Prove that $(2a, 4a)$, $(2a, 6a)$, and $(2a + \sqrt{3}a, 5a)$ are the vertices of an equilateral triangle.

(N/A) Let the vertices be $A(2a, 4a)$, $B(2a, 6a)$, and $C(2a + \sqrt{3}a, 5a)$.
To prove that the triangle is equilateral, we must show that the lengths of all three sides are equal.

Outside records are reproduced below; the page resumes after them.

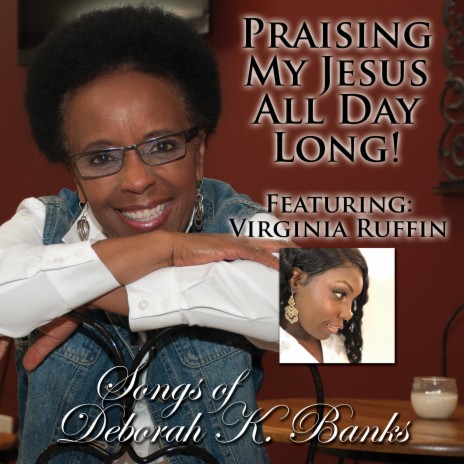 Praising My Jesus All Day Long ft. Virginia Ruffin | Boomplay Music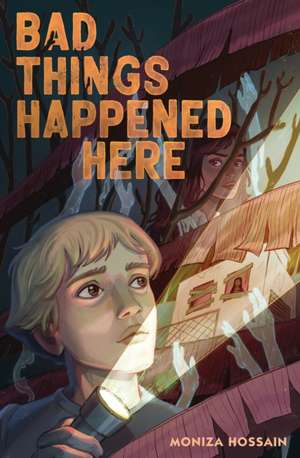 Bad Things Happened Here de Moniza Hossain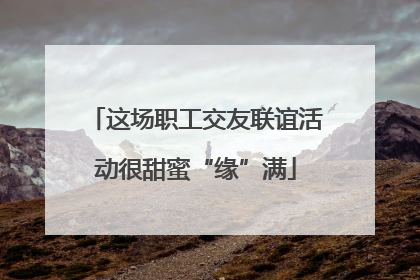 这场职工交友联谊活动很甜蜜“缘”满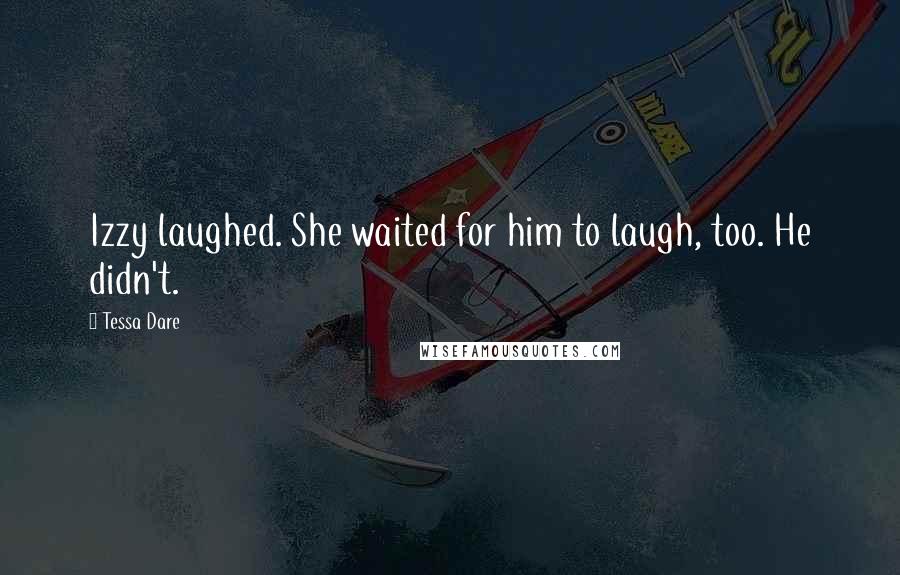 Tessa Dare Quotes: Izzy laughed. She waited for him to laugh, too. He didn't.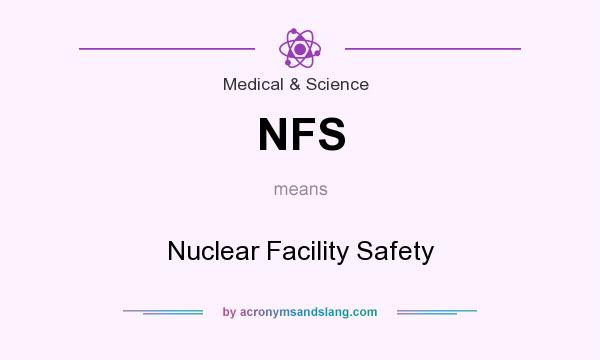 What does NFS mean? It stands for Nuclear Facility Safety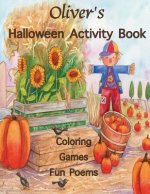 Oliver's Halloween Activity Book: (Personalized Books for Children), Halloween Coloring Book, Games: Mazes, Connect the Dots, Crossword Puzzle, One-si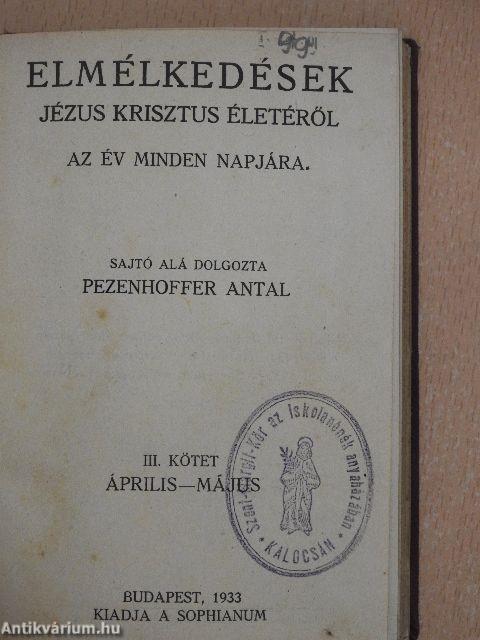 Elmélkedések Jézus Krisztus életéről III. (töredék)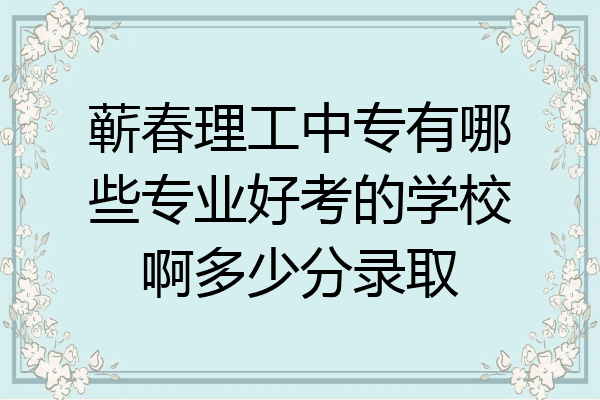 蕲春理工中专有哪些专业好考的学校啊多少分录取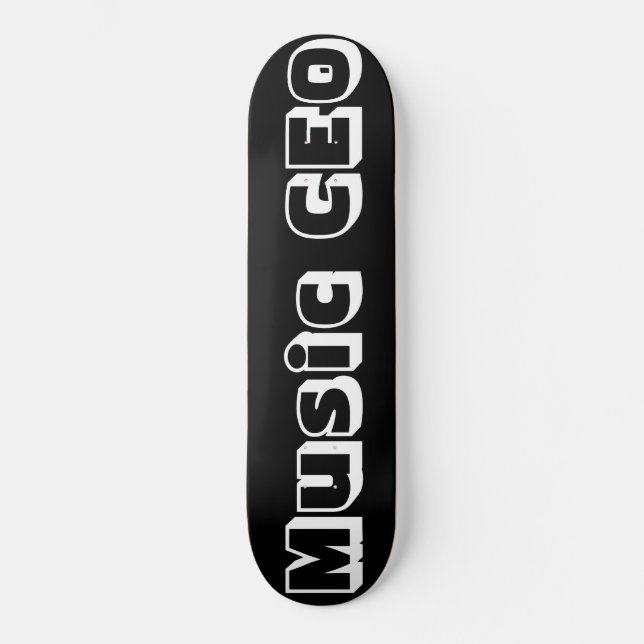 MUSIC CEO Skateboard (Vorderseite)
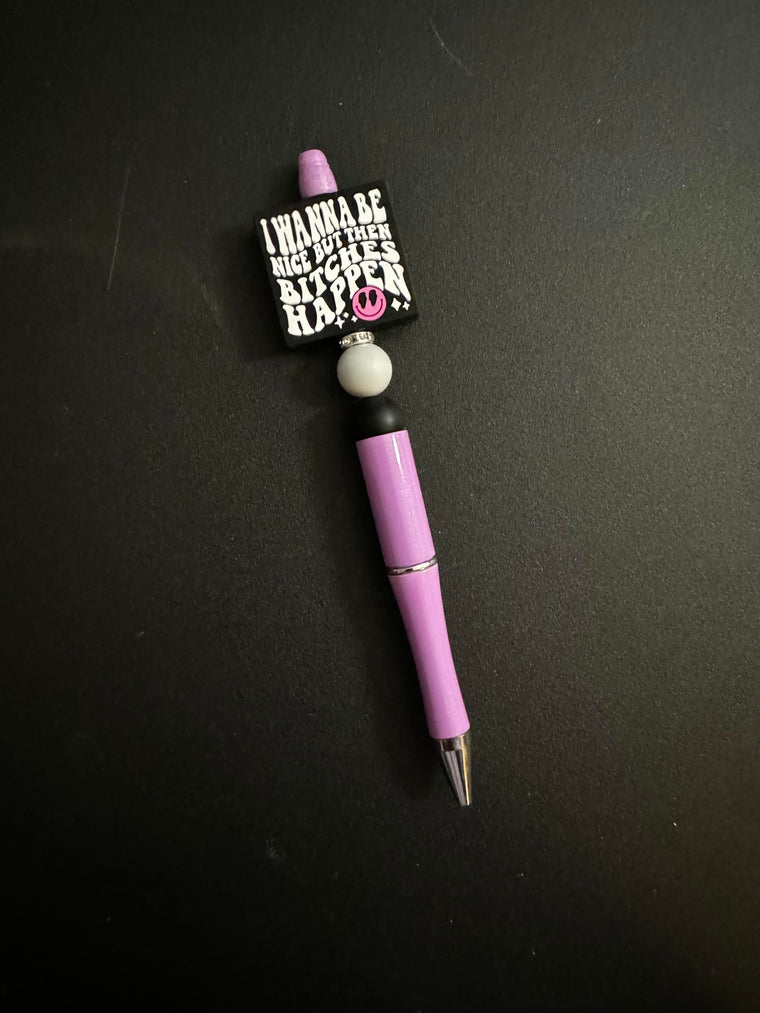 I Wanna Be Nice But Then Bitches Happen Silicone Beaded Pen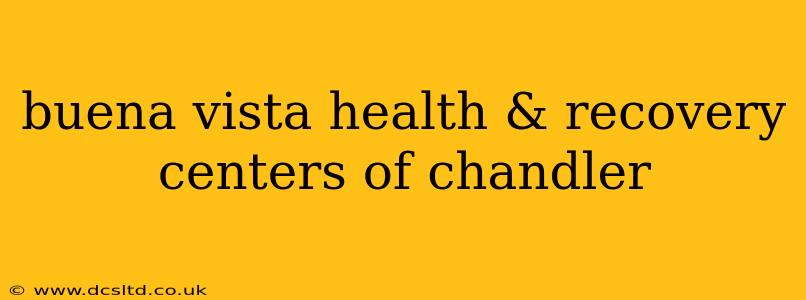 buena vista health & recovery centers of chandler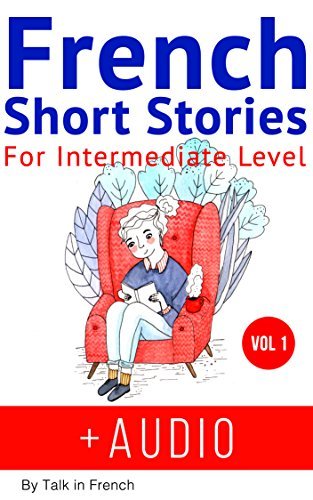French: Short Stories for Intermediate Level + Audio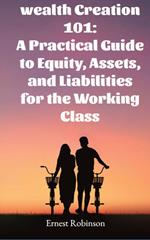 Wealth Creation 101: A Practical Guide to Equity, Assets, and Liabilities for the Working Class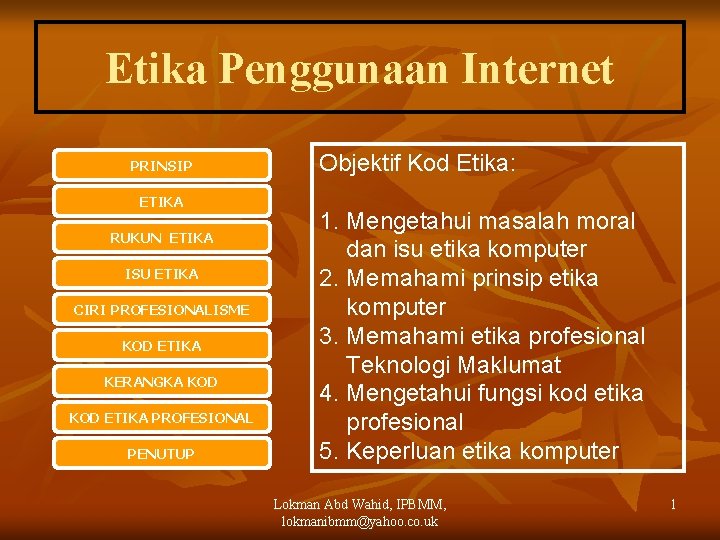 Etika Penggunaan Internet PRINSIP ETIKA RUKUN ETIKA ISU ETIKA CIRI PROFESIONALISME KOD ETIKA KERANGKA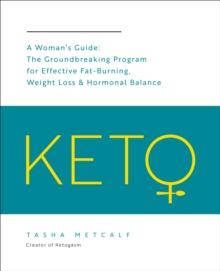 Keto: A Woman's Guide : The Groundbreaking Program for Effective Fat-Burning, Weight Loss & Hormonal Balance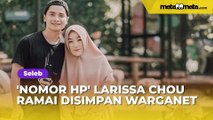 'Nomor HP' Larissa Chou Ramai Disimpan Warganet, Malah Diberi Nama 'Chipmunk Butuh Endors'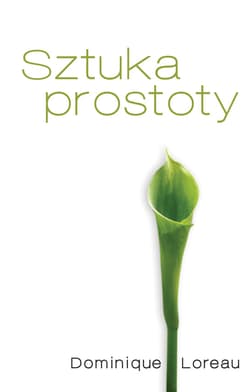 Sztuka prostoty - ebook - Dominique Loreau
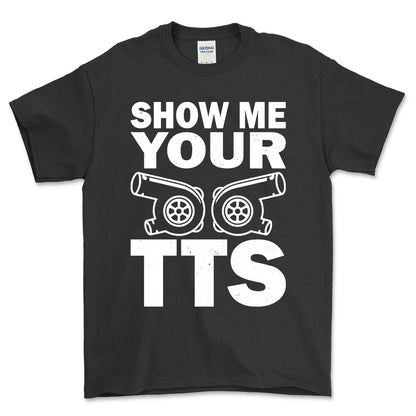 Show Me Your TTS T-Shirt , Bomuld-Beklædning-Garage Culture-Sort-S-Forside-Garage Culture Shop- garage - man cave - merchandise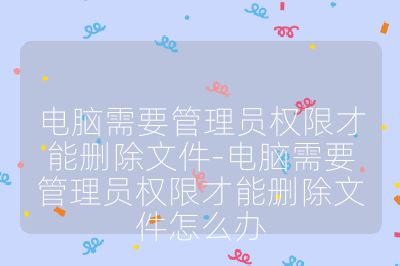 电脑需要管理员权限才能删除文件-电脑需要管理员权限才能删除文件怎么办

The distance formula between two points $(x_1, y_1)$ and $(x_2, y_2)$ is $d = \sqrt{(x_2 - x_1)^2 + (y_2 - y_1)^2}$.
$1$. Length of side $AB$:
$AB = \sqrt{(2a - 2a)^2 + (6a - 4a)^2} = \sqrt{0^2 + (2a)^2} = \sqrt{4a^2} = 2a$.
$2$. Length of side $BC$:
$BC = \sqrt{(2a + \sqrt{3}a - 2a)^2 + (5a - 6a)^2} = \sqrt{(\sqrt{3}a)^2 + (-a)^2} = \sqrt{3a^2 + a^2} = \sqrt{4a^2} = 2a$.
$3$. Length of side $AC$:
$AC = \sqrt{(2a + \sqrt{3}a - 2a)^2 + (5a - 4a)^2} = \sqrt{(\sqrt{3}a)^2 + (a)^2} = \sqrt{3a^2 + a^2} = \sqrt{4a^2} = 2a$.
Since $AB = BC = AC = 2a$, the triangle $ABC$ is an equilateral triangle.